* begin *
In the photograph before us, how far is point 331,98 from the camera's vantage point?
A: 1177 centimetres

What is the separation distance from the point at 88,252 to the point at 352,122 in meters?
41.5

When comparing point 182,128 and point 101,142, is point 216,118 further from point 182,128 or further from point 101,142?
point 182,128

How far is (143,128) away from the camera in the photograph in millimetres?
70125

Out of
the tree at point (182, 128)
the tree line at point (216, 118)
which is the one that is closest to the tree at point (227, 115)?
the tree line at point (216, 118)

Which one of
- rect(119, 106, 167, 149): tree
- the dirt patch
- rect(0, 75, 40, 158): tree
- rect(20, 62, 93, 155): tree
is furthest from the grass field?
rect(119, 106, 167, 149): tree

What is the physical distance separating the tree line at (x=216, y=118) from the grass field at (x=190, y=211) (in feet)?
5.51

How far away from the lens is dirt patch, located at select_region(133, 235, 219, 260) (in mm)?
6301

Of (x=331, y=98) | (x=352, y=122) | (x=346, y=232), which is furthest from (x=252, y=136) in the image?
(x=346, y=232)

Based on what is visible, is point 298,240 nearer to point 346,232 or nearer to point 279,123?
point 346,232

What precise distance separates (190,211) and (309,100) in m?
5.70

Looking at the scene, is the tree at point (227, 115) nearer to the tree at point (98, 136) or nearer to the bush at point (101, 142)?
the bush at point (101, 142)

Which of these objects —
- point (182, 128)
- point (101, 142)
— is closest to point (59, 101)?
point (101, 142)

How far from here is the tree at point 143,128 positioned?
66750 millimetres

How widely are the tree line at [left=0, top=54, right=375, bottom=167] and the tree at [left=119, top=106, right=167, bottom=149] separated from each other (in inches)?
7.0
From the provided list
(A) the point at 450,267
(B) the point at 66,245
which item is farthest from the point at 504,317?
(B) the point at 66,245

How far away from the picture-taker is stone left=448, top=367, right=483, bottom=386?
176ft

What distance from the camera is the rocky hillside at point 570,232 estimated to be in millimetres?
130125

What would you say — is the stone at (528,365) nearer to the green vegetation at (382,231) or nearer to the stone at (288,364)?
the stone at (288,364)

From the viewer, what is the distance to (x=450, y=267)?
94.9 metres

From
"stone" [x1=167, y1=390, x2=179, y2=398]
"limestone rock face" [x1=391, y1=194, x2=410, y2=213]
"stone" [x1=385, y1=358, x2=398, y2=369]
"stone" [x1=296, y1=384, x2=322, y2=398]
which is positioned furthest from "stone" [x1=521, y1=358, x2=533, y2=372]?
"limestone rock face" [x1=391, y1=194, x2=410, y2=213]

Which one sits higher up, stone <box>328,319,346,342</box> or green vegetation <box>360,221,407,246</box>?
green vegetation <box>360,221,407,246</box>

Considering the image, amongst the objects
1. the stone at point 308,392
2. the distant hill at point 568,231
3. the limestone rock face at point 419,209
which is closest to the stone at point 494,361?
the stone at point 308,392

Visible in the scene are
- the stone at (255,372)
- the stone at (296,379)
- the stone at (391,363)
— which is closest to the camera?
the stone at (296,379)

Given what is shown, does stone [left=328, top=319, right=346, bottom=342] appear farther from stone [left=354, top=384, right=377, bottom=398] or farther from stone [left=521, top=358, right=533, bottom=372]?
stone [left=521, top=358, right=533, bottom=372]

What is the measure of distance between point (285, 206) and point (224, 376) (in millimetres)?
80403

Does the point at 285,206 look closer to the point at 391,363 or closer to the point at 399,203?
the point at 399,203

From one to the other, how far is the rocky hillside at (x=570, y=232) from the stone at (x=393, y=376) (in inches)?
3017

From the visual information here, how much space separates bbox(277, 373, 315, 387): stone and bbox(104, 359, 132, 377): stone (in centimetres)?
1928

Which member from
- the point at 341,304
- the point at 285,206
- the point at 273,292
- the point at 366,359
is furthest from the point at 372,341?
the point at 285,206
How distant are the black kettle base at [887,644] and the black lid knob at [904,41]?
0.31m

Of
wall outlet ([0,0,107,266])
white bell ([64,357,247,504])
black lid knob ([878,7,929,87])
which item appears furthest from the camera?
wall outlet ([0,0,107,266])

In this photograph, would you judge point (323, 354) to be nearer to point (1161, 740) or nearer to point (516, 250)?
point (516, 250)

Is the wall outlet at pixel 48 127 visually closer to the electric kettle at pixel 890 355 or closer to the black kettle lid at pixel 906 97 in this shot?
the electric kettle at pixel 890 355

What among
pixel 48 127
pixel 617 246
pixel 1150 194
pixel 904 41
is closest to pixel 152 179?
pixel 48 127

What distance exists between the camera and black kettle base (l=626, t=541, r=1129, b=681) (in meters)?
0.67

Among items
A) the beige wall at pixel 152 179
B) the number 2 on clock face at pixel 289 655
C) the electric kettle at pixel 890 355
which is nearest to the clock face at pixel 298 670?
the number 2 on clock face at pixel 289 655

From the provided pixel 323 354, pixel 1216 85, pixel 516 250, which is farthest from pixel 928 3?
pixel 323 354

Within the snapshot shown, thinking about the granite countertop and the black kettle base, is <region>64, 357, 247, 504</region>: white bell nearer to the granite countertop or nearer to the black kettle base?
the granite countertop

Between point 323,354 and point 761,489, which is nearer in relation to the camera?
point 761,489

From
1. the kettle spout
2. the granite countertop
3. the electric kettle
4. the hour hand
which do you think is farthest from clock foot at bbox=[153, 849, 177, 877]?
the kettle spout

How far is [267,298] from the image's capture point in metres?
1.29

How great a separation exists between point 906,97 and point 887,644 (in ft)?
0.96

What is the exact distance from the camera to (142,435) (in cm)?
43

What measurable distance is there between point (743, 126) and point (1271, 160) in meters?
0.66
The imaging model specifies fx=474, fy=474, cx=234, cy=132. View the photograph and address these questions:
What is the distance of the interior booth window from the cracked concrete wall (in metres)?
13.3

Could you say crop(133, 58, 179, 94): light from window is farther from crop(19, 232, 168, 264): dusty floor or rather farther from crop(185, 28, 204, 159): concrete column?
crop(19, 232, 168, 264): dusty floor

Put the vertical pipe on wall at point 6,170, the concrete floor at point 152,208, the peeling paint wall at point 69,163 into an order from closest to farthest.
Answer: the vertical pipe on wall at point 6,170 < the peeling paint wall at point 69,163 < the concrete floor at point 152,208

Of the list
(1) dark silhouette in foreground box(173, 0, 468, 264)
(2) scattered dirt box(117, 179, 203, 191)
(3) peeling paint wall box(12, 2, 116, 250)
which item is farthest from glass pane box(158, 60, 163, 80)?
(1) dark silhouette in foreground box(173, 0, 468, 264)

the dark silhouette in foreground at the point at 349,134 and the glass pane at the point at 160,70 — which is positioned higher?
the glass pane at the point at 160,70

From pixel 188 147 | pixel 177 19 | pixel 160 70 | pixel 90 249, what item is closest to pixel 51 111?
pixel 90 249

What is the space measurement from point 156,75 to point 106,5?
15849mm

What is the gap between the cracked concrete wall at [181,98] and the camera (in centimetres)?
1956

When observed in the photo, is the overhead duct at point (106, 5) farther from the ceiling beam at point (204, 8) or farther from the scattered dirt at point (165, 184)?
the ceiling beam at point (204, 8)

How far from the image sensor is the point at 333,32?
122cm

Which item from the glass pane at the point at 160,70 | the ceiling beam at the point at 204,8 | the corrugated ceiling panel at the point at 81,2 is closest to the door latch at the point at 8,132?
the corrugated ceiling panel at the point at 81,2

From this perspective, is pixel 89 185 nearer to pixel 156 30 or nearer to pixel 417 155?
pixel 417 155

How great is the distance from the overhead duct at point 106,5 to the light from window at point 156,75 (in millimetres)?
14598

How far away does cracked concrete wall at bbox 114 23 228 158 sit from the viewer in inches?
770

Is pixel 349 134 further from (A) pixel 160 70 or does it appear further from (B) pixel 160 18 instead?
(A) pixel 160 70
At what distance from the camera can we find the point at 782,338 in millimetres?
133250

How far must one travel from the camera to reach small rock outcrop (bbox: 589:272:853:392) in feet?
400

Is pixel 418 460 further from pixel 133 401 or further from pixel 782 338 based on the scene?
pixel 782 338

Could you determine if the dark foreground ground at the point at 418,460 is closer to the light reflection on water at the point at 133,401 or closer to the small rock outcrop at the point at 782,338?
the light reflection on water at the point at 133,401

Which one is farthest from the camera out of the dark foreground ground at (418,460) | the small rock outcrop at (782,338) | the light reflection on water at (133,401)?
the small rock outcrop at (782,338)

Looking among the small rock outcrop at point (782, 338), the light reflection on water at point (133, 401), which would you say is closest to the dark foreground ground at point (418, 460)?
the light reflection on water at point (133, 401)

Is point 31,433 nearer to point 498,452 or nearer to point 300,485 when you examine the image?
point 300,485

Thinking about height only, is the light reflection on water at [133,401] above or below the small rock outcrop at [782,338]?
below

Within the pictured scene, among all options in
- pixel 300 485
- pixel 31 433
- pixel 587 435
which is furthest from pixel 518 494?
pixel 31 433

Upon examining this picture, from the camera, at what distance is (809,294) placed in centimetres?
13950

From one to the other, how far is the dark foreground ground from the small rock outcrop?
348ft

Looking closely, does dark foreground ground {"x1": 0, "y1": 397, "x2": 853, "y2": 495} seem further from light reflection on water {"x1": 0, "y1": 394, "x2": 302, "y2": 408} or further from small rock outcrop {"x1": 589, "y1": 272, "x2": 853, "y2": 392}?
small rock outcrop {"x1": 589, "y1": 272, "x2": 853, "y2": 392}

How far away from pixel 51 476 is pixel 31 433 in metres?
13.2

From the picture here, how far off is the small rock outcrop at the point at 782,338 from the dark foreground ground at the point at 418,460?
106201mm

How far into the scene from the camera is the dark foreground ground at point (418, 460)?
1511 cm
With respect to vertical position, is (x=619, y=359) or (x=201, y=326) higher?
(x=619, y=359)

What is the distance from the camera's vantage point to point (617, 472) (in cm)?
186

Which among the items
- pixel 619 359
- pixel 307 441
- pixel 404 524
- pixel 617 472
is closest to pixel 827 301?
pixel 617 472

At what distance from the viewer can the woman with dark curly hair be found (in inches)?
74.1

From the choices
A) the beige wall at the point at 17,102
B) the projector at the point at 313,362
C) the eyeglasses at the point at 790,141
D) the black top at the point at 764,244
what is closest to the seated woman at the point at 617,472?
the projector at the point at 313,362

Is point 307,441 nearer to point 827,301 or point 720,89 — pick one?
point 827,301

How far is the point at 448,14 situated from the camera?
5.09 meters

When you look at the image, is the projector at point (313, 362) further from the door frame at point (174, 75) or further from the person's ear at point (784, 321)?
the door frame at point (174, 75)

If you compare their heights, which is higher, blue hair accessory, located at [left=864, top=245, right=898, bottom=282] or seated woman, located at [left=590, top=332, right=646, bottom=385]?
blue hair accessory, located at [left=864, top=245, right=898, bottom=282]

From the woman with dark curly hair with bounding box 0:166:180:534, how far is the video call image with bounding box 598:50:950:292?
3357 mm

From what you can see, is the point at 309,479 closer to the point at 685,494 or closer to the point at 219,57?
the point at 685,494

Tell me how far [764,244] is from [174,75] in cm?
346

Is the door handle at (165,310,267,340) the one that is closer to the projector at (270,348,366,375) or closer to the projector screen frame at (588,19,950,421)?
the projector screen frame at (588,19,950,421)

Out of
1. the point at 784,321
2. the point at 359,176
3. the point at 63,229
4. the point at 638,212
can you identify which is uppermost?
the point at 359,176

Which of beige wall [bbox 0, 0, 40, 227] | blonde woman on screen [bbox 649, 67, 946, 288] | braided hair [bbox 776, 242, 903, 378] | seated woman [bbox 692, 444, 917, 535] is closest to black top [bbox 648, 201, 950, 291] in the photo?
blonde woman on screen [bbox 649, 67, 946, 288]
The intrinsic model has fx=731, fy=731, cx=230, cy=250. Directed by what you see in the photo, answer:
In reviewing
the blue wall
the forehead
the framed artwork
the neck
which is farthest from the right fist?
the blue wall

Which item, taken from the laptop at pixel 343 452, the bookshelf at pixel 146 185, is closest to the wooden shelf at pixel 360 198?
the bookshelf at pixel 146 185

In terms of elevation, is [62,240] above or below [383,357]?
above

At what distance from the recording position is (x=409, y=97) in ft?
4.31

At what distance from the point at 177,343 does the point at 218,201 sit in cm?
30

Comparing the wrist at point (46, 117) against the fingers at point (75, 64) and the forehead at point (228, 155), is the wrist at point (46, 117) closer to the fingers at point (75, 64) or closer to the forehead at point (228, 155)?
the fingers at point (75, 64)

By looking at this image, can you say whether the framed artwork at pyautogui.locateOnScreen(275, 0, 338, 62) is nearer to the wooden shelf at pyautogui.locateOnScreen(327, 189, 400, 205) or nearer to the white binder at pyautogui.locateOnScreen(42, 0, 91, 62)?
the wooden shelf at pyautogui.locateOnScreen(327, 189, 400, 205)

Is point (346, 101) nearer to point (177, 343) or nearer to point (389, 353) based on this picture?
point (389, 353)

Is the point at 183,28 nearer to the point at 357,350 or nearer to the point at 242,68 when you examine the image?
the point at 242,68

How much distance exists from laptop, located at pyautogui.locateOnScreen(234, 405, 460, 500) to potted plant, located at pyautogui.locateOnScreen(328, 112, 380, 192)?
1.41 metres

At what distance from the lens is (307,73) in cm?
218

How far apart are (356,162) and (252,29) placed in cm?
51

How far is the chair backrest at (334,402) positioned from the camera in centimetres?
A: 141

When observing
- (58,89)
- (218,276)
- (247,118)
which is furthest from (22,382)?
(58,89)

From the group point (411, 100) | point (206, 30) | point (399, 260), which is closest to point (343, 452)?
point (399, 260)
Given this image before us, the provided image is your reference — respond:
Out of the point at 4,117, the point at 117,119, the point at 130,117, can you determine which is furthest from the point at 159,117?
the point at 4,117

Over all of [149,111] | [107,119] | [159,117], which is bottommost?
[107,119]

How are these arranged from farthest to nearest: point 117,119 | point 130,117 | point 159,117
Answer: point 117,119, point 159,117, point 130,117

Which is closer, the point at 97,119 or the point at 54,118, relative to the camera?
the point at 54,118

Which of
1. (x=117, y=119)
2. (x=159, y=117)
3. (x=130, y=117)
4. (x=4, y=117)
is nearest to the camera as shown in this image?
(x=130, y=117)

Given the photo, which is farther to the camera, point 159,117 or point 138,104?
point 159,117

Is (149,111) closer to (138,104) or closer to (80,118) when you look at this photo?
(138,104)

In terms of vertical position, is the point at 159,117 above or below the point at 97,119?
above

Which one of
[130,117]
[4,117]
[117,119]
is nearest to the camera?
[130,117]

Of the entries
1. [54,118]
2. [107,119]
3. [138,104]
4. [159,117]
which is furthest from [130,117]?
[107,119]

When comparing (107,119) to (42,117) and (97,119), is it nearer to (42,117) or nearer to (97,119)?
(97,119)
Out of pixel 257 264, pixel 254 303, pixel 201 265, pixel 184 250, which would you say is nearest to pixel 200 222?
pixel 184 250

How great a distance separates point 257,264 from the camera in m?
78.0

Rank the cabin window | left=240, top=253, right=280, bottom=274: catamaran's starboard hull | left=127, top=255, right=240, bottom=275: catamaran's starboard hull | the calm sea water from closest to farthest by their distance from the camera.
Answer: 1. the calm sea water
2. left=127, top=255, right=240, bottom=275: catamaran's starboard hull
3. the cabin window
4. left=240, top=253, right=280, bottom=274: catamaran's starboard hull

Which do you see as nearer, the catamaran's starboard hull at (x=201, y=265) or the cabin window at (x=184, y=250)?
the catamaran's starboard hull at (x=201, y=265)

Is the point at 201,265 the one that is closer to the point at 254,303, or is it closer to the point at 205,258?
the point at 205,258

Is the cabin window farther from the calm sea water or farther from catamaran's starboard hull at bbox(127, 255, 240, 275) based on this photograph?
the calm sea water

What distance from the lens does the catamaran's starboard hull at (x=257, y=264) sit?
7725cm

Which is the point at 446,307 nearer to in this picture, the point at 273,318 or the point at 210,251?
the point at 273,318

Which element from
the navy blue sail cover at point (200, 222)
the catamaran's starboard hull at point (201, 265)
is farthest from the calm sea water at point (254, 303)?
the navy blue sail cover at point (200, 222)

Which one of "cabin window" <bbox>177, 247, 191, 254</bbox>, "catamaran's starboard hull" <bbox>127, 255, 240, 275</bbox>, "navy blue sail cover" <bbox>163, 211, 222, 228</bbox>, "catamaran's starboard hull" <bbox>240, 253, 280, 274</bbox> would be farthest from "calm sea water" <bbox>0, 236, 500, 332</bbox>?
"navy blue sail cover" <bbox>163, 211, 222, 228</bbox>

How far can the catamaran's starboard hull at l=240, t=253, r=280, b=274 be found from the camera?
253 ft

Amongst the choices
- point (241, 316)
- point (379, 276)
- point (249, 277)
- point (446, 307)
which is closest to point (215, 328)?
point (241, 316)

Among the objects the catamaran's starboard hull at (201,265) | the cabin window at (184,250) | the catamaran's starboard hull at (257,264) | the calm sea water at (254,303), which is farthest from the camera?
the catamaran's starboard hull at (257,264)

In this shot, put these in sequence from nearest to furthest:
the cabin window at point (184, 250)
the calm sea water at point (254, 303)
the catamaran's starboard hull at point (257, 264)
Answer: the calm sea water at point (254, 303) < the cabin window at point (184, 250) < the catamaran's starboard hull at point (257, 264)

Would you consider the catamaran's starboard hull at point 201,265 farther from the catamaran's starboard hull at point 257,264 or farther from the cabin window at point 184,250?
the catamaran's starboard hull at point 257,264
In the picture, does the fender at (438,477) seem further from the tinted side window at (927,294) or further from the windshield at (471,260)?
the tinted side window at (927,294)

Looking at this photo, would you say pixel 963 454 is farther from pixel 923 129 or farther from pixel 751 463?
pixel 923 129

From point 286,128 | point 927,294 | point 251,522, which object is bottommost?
* end *
*Exercise objective*: Copy exactly the line containing "Would you consider" and every line after it, ending with the last line of the records above.

*Result*:
Would you consider the catamaran's starboard hull at point 201,265 farther from the catamaran's starboard hull at point 257,264 or farther from the cabin window at point 184,250?
the catamaran's starboard hull at point 257,264
In the picture, does the fender at (438,477) seem further from the tinted side window at (927,294) or further from the windshield at (471,260)?
the tinted side window at (927,294)

Looking at this photo, would you say pixel 963 454 is farther from pixel 923 129 or farther from pixel 751 463?
pixel 923 129

From point 286,128 | point 927,294 | point 251,522, which object is bottommost?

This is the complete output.